━━ PAGE
While the visual style of the film is defined by the lo-fi hand-held aesthetics of news-crew or documentary footage, the narrative is finely wrought, interweaving Melissa’s story with those of several of the CPU officers, and handling difficult subject matter with as much levity as drama.

“I really wanted to be as close as I could to the reality,” says Maïwenn, whose internship involved shadowing officers day and night, listening to their cases questioning them about their lives. “But also you have to [temper] that reality [with drama] – you can’t just be real. Otherwise I’d be making a documentary.”

The film’s happiest moments – including a scene where the officers let off steam at the disco, and another where a bus of children recently evacuated from a gypsy squat begin to dance – were unexpectedly the ones that Maïwenn had to fight hardest to keep in the film; while those around her felt they were too unrealistic, she recognised that they provided necessary relief for the audience. In another scene – one of the film’s most confronting (and yet irresistibly funny) – three officers, while questioning a teenage girl who admits to providing blowjobs to boys who stole her phone, unexpectedly dissolve into giggles.

“I was [working within the CPU] when this girl came in and said what she [had done] for her smart phone,” the director recalls. “I have to say, the cops were not laughing like in the movie, [but] because I was [working] with them and I knew their personalities – I could feel through their eyes and through their expression that they were laughing so much inside… I [realised] after two days [of] my internship [that] they really needed to have this black humour, otherwise it’s too hard; this is the best armour they had to push away the misery. After a few days I was already using the same jokes.”
━━━━
━━ STORED DATA
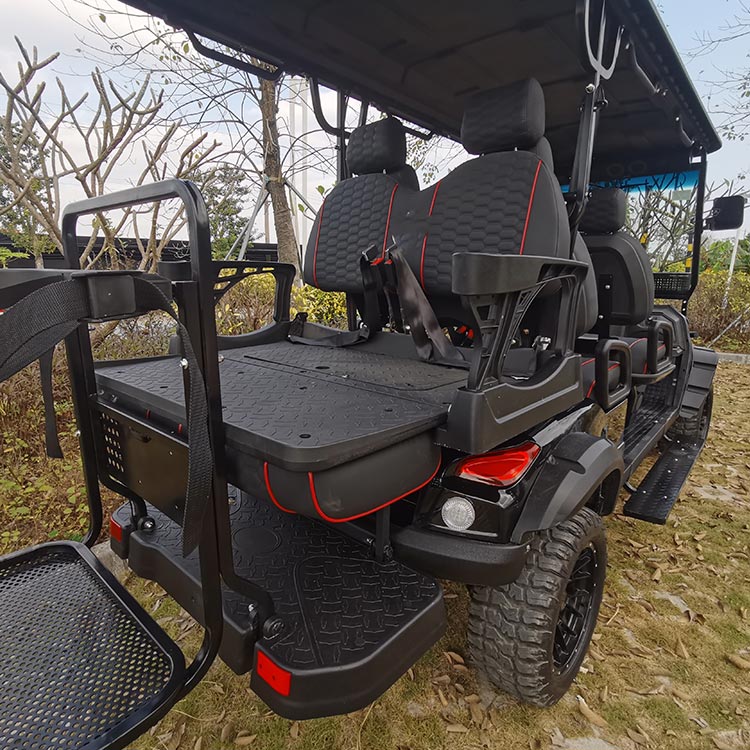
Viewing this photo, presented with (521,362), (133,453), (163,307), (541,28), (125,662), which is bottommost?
(125,662)

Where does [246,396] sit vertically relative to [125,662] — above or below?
above

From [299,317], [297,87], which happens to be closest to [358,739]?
[299,317]

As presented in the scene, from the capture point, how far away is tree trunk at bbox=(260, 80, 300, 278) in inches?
203

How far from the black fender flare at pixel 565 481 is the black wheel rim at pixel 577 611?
14.1 inches

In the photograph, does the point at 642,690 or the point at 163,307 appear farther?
the point at 642,690

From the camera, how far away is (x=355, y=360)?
2312mm

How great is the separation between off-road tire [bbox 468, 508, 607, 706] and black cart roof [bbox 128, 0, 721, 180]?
5.72ft

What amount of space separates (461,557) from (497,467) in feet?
0.91

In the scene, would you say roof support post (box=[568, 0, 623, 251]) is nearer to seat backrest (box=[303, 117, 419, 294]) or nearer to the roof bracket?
the roof bracket

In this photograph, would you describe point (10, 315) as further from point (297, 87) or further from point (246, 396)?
point (297, 87)

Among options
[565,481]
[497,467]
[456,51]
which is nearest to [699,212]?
[456,51]

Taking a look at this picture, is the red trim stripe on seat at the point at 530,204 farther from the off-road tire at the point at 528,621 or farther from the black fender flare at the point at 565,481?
the off-road tire at the point at 528,621

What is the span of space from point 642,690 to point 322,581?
130cm

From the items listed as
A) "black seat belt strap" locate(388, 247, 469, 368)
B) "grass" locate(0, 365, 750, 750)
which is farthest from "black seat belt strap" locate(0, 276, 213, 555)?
"black seat belt strap" locate(388, 247, 469, 368)
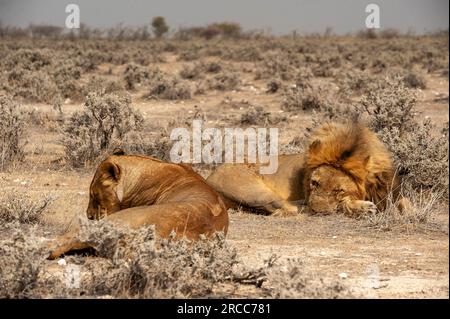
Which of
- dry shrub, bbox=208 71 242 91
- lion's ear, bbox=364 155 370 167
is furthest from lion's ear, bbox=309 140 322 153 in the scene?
dry shrub, bbox=208 71 242 91

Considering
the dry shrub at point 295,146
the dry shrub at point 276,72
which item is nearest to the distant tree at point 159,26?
the dry shrub at point 276,72

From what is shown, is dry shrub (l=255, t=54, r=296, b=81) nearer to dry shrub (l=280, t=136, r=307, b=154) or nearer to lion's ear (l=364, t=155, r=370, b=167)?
dry shrub (l=280, t=136, r=307, b=154)

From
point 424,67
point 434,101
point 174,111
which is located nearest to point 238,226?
point 174,111

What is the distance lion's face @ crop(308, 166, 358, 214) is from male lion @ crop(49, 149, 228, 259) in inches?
58.0

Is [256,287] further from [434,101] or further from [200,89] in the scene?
[200,89]

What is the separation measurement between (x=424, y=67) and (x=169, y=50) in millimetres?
17093

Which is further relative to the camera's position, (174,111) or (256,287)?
(174,111)

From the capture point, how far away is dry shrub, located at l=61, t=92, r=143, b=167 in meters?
11.7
━━━━
| PROBLEM DETAILS |
Extend the article on Maïwenn's film past its last paragraph. The data have no connection to the article on Maïwenn's film.

| WRITTEN RESPONSE |
A former child actress who had two previous feature films as a director under her belt – both of which she also starred in – Maïwenn says that juggling the two roles on Polisse was nevertheless difficult, and admits that there were moments of tension between her and the cast. “It was hard to use a different energy as an actress, in the sense that when I was on the set I was the director and I needed to be the example for the crew and for the actors – I needed to always [be in] good humour, be positive – but my character [Melissa] is the opposite of that; she’s like a little cat on the sidelines, very shy, and I said to myself this is a bad decision to have chosen to be this part.”

Even with her substantial body of work and this latest film’s success, Maïwenn professes to still lacking confidence in her chosen career – something she ascribes to being an outsider from a young age. “Coming from a really poor family…and [being] one year younger than the others [at school] – I have this memory of always running around after things I didn’t have as a child: the ‘right’ jeans, the right shoes; I didn’t have a television, so I couldn’t be part of the discussion about those things.”

At the age of 12 she dropped out of school and started taking her classes by correspondence; by the age of 16, she had dropped out of the education system altogether. “I feel like it is a handicap for me now, having missed out on that sense of structure – structure for the mind – that school teaches.”

At the same time, she allows that being an outsider also contributed to her keen sense of observation. “And I had bad marks at school, I was always sitting at the back of the class,” she adds, laughing – “so maybe that helped!”